I can provide another data point here: xfs works very well in modern Linuxes 
(in the 2.6.9 era, it had many memory management headaches, especially around 
the switch to 4k stacks), and its advantage is significant when you run file 
systems over 95% occupied.

Brian

On Oct 10, 2011, at 8:51 AM, M. C. Srivas wrote:

> XFS was created in 1991 by Silicon Graphics.  It was designed for streaming.
> The Linux port was in 2002 or so.
> 
> I've used it extensively for the past 8 years. It is very stable, and many
> NAS companies have embedded it in their products.
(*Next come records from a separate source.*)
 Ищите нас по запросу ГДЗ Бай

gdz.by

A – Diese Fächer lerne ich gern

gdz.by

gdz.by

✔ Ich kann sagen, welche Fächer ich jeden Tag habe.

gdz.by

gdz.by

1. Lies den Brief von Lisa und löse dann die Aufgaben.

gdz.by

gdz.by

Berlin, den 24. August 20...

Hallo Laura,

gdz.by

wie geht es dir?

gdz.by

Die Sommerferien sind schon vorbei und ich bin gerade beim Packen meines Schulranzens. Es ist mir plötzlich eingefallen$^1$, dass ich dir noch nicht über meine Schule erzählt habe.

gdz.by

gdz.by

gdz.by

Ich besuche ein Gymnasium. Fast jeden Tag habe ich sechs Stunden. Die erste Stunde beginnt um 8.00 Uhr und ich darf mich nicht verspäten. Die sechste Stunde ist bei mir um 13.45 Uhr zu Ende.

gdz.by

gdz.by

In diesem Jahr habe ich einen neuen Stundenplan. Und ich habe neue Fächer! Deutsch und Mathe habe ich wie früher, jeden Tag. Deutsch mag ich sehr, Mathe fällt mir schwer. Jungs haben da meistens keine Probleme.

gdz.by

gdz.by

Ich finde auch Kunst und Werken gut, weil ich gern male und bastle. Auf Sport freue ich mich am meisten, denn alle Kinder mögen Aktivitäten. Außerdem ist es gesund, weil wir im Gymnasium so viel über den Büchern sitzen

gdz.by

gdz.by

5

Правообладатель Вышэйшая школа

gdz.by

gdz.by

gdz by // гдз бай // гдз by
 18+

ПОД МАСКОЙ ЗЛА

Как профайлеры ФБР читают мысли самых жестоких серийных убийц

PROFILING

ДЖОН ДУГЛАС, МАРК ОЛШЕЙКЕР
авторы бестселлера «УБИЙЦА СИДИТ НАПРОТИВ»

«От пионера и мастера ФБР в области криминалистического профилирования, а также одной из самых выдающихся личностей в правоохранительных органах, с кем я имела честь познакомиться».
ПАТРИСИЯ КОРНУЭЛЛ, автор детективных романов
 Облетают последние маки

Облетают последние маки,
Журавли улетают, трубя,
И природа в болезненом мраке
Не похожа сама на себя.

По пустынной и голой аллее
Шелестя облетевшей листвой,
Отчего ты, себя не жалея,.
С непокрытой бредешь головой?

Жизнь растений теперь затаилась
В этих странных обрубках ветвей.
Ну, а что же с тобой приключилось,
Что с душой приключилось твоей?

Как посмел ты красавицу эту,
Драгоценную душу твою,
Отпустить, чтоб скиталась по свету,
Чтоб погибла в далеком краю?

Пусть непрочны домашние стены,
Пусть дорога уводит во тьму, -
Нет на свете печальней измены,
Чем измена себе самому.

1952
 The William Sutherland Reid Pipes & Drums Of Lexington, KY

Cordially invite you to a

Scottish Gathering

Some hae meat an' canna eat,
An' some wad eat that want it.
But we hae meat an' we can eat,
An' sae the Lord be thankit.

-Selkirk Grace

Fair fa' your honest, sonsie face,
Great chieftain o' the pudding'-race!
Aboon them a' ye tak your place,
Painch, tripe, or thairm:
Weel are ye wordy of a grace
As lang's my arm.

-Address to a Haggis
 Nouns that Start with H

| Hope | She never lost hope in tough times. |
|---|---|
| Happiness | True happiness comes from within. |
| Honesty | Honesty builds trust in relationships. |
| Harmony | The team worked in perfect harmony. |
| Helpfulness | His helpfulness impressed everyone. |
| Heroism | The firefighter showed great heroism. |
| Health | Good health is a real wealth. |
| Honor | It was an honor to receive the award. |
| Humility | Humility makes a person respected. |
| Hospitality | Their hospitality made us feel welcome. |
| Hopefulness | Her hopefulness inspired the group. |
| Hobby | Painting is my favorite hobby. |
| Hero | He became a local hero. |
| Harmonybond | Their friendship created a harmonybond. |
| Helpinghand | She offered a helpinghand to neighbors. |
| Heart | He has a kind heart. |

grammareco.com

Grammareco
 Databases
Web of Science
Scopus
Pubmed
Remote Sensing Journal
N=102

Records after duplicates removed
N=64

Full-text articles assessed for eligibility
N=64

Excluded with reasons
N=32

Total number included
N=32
In particular, it works
> well even when the disk starts getting full. ext4 tends to have problems
> with multiple streams (it seeks too much), and ext3 has a fragmentation
> problem.
> 
> (MapR's disk layout is even better compared to XFS  ...  couldn't resist)
> 
> 
> On Mon, Oct 10, 2011 at 3:48 AM, Steve Loughran <ste...@apache.org> wrote:
> 
>> On 09/10/11 07:01, M. C. Srivas wrote:
>> 
>> If you insist on HDFS, try using XFS underneath, it does a much better job
>>> than ext3 or ext4 for Hadoop in terms of how data is layed out on disk.
>>> But
>>> its memory footprint is alteast twice of that of ext3, so it will gobble
>>> up
>>> a lot more memory on your box.
>>> 
>> 
>> How stable have you found XFS? I know people have worked a lot on ext4 and
>> I am using it locally, even if something (VirtualBox) tell me off for doing
>> so. I know the Lustre people are using underneath their DFS, and with wide
>> use it does tend to get debugged by others before you use your data.